DNA:DNA alignments rarely detect homology after more than 200–400 million years of divergence; protein:protein alignments routinely detect homology in sequences that last shared a common ancestor more than 2.5 billion years ago (e.g. humans to bacteria):

This suggests that DNA sequence alignments may not reliably detect similarities beyond a certain evolutionary timeframe (200–400 million years). In contrast, protein sequence alignments can reveal homology even in sequences that diverged more than 2.5 billion years ago, highlighting the greater sensitivity of protein alignments in evolutionary studies.
Moreover, DNA:DNA alignment statistics are less accurate than protein:protein statistics; while protein:protein alignments with expectation values < 0.001 can reliably be used to infer homology, DNA:DNA expectation values < 10−6 often occur by chance, and 10−10 is a more widely accepted threshold for homology based on DNA:DNA searches:

This emphasizes that statistical measures derived from DNA:DNA alignments may be less accurate than those from protein:protein alignments. For reliable homology inference, a stricter threshold (10^-10) is recommended for DNA:DNA searches compared to protein:protein alignments with an expectation value < 0.001.
Orthologs:

Orthologs are homologous sequences found in different species. They originate from a common ancestral gene during speciation (the process by which new species arise). Orthologs typically retain similar functions and properties, despite potential differences in sequence.
Homologous sequences that arose by gene duplication:

These are paralogs, homologous sequences that arise from gene duplication events. An example is given with human alpha and beta globins, which have distinct functions and properties despite their shared ancestral origin.
Regional distribution in the body, developmental timing of gene expression, and abundance:

When discussing homologs, the text highlights factors such as regional distribution in the body, developmental timing of gene expression, and abundance. These factors can contribute to the functional diversity observed in homologous sequences.

**Orthologs:**
- Homologous genes found in different species.
- Originate from a common ancestral gene through speciation.
- Typically retain similar functions and properties despite evolutionary changes.
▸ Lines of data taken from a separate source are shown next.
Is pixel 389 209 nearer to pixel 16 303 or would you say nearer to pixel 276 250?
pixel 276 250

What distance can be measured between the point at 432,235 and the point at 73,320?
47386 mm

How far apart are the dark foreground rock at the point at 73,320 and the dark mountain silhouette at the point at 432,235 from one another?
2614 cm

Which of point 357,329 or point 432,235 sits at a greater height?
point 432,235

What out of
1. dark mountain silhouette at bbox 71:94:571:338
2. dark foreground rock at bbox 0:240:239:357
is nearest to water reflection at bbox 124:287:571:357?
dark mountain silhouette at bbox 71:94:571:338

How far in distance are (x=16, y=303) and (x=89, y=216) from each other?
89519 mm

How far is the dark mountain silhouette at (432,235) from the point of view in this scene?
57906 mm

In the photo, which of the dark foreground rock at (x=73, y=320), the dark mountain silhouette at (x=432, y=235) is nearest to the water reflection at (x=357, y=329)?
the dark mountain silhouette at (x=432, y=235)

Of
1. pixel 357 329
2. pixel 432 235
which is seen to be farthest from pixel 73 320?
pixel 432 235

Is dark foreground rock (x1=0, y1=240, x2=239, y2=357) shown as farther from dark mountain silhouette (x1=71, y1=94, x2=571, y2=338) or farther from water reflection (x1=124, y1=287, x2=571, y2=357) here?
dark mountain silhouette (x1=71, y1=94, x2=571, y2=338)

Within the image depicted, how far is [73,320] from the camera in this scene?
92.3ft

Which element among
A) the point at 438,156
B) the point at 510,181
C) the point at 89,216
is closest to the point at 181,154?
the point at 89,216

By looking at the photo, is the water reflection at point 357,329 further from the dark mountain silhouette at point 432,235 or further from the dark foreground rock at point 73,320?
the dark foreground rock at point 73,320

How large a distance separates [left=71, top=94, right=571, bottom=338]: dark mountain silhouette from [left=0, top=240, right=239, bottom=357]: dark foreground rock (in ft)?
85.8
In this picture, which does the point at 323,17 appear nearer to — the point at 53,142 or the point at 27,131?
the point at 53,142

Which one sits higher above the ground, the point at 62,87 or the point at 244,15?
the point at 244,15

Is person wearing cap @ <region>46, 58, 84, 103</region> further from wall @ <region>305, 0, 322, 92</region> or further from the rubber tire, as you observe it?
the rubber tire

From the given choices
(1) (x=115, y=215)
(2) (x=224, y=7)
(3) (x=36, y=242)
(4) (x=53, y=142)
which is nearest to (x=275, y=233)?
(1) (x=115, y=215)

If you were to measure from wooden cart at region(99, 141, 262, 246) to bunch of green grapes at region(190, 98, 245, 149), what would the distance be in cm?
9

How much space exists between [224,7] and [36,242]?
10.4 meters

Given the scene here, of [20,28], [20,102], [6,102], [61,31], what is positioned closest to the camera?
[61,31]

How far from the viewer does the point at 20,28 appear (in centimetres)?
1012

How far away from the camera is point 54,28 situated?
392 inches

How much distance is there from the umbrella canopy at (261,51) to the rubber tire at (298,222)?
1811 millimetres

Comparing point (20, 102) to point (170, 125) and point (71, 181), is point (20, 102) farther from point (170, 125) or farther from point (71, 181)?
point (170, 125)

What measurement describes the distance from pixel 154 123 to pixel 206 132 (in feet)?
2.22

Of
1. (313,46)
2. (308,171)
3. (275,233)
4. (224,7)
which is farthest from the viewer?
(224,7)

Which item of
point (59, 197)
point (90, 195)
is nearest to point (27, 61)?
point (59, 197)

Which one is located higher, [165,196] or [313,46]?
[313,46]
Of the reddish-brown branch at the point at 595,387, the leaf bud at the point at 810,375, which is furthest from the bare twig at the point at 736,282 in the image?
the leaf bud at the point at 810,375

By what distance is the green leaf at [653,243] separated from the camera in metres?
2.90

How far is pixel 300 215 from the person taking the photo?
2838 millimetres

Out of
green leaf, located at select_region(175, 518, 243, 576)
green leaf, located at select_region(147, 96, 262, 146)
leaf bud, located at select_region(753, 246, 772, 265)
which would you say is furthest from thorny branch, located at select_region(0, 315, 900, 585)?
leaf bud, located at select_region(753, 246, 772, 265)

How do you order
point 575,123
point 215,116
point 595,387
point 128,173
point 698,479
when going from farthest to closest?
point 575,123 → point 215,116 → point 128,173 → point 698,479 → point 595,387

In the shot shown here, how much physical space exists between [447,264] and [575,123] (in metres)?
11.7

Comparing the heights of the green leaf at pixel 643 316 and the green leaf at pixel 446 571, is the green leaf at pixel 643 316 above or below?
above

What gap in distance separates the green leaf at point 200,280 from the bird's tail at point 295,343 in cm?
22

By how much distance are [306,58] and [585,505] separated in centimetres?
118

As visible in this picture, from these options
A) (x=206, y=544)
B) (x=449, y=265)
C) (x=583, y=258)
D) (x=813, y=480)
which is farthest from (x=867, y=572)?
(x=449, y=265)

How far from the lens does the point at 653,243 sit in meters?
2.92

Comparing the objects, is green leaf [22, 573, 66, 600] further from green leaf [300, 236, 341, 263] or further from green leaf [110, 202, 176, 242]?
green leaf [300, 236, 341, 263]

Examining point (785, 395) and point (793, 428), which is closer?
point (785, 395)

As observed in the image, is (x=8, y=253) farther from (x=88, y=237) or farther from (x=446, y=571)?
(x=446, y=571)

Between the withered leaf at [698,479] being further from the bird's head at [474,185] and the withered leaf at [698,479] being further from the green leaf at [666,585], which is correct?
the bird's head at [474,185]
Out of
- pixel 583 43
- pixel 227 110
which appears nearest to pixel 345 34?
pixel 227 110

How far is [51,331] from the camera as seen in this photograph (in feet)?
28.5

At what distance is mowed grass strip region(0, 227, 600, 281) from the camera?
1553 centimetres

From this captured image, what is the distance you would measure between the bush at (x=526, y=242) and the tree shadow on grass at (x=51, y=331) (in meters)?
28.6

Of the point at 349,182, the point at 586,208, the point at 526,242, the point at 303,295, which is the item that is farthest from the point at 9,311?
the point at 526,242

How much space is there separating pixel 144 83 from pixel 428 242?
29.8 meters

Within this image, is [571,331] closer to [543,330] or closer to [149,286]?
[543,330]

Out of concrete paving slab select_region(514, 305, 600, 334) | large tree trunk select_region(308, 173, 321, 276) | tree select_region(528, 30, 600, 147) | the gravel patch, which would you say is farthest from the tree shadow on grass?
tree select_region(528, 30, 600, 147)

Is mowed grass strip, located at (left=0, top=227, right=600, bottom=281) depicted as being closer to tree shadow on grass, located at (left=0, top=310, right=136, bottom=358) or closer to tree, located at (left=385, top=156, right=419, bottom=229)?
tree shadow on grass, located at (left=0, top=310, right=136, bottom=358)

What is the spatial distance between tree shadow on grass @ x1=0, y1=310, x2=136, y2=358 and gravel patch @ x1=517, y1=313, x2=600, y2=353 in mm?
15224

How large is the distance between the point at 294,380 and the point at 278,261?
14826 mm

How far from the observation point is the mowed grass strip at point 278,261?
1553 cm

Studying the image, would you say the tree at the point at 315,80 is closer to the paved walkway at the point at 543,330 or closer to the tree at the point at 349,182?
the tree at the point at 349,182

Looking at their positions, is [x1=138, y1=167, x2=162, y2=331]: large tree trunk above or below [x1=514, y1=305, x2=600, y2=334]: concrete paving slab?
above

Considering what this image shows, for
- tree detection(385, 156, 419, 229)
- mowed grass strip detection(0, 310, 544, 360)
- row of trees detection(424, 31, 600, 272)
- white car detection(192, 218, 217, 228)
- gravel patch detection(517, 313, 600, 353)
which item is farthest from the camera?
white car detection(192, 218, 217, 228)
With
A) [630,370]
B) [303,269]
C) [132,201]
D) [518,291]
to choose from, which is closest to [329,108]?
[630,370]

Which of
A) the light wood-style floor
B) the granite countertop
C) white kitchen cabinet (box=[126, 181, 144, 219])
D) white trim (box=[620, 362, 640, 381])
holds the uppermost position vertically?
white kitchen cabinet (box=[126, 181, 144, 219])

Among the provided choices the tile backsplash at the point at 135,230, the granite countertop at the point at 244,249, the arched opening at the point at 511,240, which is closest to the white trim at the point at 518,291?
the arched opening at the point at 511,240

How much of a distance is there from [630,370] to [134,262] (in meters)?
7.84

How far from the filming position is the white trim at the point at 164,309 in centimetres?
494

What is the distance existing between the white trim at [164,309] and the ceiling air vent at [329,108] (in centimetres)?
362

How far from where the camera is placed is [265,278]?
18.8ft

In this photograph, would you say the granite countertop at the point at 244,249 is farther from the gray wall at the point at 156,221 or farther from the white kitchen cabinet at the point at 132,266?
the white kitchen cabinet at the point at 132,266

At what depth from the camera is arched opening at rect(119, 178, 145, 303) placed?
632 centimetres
- Orthologs are homologous genes in different species that share a common ancestral gene and are separated by a speciation event.

**Paralogs:**
- Homologous genes within the same species.
- Originate from gene duplication events.
- have distinct functions & properties.
- eg: Human alpha and beta globins

- Paralogs are homologous genes within the same species that originated from gene duplication events and have evolved to perform different functions.